Is it permissible, from a policy perspective, for a multi-homed end user
to announce the numbering resource allocation received from one RIR (for
discussion purposes, let's say ARIN) to upstream service providers in a
different region (for example, in the RIPE region)?
Is it feasible from a practical perspective?
I've looked through IANA and ARIN policy and can't find anything which
covers such a scenario. I have seen some things about transferring
number resources from one RIR to another RIR, which is similar, but not
exactly the same.
Rationale:
Suppose you are a large global enterprise, truly globalized in practice,
not in mere name, and performance concerns aside, you provide failover
for Internet access of enterprise users in one region by failing over to
internet access in a different region. Since you probably are using
10/8 addressing within your network and you NAT the private IPv4
addresses to a public IPv4 address before sending the traffic on.., so
this works. Given lack of NAT66, and the best practice IPv6 numbering
which is purported to use globally routable IPv6 addresses within your
enterprise network, the achievable way to accomplish the same use
possible today in IPv4 would seem to be to advertise the IPv6 addressing
from one RIR to a ISP in a region governed by a different RIR (or LIR).

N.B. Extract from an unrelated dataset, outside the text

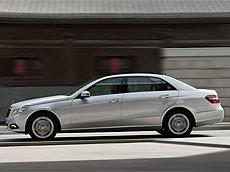 奔驰E级长轴距 E260L CGI时尚型(加长版)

Nope. The RIR-police will shut you down.
Just kidding. I'm in ARIN's region and have a customer in Africa for whom we're announcing AFRINIC space. It happens. As long as you have authorization from the registrant (I'd say owner, but the RIR-semantics police would come for me) of the space, I wouldn't worry about utilizing "out of region" numbering resources.
This sort of thing probably happens quite a bit more than you'd guess...both legitmately and not.
In a message written on Wed, Feb 09, 2011 at 02:59:31PM -0600, Crooks, Sam wrote:
Is it permissible, from a policy perspective, for a multi-homed end user
to announce the numbering resource allocation received from one RIR (for
discussion purposes, let's say ARIN) to upstream service providers in a
different region (for example, in the RIPE region)?
There are probably thousands if not tens of thousands of prefixes
announced in multiple regions, or even just different regions then
they were allocated. Perfectly normal.
"Crooks, Sam" <Sam.Crooks@experian.com> writes:
Is it permissible, from a policy perspective, for a multi-homed end user
to announce the numbering resource allocation received from one RIR (for
discussion purposes, let's say ARIN) to upstream service providers in a
different region (for example, in the RIPE region)?
Yes.
Is it feasible from a practical perspective?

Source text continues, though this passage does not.